A bonanza to a history buff, every page of those books yields insights into the history of our nation that can’t be found elsewhere, even with the help of Google.

For example: this evening, out of curiosity, I pulled down the volume that covers 1783 to 1803 and opened it to a page about the Northwest Ordinance.

Few Americans have ever read the Northwest Ordinance, and fewer still appreciate its importance in the history of our nation. Adopted by the Continental Congress during the fading days of the Articles of Confederation, the Northwest Ordinance was a blueprint for the expansion of the United States from a timorous thread of thirteen coastal colonies to the bold nation that reaches from sea to shining sea. 

It established our use of the common law, protected the right to own private property, abolished slavery in the Midwest, and provided for the creation of independent states chartered and governed with the consent of the people.

Along with the Declaration of Independence and the United States Constitution, the Northwest Ordinance deserves to be enshrined as a founding document of our nation.

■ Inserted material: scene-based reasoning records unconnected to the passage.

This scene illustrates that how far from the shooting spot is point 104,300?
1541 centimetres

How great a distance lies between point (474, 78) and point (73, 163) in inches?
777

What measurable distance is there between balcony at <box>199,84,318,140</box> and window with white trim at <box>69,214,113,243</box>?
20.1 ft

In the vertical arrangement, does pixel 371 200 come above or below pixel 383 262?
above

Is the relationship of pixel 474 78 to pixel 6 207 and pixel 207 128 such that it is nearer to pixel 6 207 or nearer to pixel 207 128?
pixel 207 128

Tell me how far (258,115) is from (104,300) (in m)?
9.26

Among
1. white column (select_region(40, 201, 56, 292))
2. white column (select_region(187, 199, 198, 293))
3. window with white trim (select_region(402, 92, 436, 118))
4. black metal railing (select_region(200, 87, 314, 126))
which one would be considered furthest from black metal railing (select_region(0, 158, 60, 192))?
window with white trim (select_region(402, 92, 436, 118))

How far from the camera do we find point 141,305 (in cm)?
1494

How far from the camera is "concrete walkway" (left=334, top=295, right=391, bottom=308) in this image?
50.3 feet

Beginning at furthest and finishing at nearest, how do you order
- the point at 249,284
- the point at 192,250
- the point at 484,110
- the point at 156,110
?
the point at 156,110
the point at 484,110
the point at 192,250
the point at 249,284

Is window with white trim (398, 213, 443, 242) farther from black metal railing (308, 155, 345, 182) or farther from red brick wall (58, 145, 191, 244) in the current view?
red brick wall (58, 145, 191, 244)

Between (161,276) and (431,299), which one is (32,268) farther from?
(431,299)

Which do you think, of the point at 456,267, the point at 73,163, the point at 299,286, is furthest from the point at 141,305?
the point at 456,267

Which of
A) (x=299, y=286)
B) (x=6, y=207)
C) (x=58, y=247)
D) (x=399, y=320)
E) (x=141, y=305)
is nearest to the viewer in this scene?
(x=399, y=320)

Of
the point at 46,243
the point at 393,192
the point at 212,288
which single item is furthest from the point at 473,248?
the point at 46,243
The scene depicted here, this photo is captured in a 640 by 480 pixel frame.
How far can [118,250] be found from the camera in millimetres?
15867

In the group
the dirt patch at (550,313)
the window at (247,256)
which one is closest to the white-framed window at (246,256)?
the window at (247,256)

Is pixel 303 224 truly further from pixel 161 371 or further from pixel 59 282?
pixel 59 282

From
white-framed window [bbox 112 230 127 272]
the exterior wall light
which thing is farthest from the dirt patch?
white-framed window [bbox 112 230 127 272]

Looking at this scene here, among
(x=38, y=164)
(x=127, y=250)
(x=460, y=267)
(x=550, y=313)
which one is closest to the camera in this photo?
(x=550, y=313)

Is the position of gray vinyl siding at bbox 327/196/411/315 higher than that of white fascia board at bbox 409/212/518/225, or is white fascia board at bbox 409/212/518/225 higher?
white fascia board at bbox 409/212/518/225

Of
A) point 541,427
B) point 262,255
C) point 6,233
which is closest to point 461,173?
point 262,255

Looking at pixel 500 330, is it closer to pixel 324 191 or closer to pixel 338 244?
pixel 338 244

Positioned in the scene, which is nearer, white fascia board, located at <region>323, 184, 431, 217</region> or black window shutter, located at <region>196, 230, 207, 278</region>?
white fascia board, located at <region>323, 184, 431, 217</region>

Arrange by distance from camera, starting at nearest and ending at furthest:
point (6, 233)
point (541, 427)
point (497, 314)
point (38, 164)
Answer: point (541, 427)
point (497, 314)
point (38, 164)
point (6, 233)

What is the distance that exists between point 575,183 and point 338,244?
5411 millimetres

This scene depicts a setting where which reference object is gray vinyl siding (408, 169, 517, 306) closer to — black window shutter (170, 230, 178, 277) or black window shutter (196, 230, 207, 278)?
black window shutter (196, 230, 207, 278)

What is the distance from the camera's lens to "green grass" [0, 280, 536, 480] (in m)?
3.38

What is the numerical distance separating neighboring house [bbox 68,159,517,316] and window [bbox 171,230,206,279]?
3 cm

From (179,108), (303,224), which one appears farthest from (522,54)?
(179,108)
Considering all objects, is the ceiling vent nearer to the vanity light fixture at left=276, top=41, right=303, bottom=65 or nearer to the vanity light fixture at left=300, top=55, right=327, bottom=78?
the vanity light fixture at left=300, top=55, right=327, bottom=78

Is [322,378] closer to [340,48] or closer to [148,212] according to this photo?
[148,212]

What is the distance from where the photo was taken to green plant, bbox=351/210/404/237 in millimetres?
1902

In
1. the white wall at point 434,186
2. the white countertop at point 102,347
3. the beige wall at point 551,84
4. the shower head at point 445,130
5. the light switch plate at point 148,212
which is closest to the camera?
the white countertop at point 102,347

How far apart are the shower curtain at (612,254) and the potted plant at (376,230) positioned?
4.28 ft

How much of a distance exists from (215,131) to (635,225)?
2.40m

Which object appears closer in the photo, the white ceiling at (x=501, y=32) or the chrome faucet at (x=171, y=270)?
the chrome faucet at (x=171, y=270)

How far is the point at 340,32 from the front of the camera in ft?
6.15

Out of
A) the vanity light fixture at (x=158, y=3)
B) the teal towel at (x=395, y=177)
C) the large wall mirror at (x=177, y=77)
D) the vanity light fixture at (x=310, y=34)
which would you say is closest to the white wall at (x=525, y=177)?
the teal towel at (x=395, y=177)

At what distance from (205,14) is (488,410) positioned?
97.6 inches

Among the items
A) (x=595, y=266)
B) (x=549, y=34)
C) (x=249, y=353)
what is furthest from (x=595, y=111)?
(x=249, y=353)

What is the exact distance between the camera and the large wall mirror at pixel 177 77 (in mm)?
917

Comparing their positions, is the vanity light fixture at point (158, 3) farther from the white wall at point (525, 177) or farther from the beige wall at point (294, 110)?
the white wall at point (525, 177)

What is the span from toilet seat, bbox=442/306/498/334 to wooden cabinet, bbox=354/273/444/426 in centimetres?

But interestingly, it was not the work of Thomas Jefferson, Alexander Hamilton or James Madison. Or any of the other Founding Fathers who are celebrated throughout the land by the naming of cities, streets, schools and Universities.

No indeed, the Northwest Ordinance was written by a lawyer from Massachusetts named Nathan Dane. Perhaps you never heard of him. I hadn’t until I opened Judge Lacy’s book.

There I discover that Mr. Dane not only wrote the Northwest Ordinance, he also wrote an eight volume treatise called “A General Abridgement of American Law” which became the sine qua non of reference for lawyers throughout the country. It was so successful that Dane donated the profits to establish a law school at Harvard University.

1 comment:

  1. Clearly, Judge Lacy is still helping you learn. Nice blog, Judge.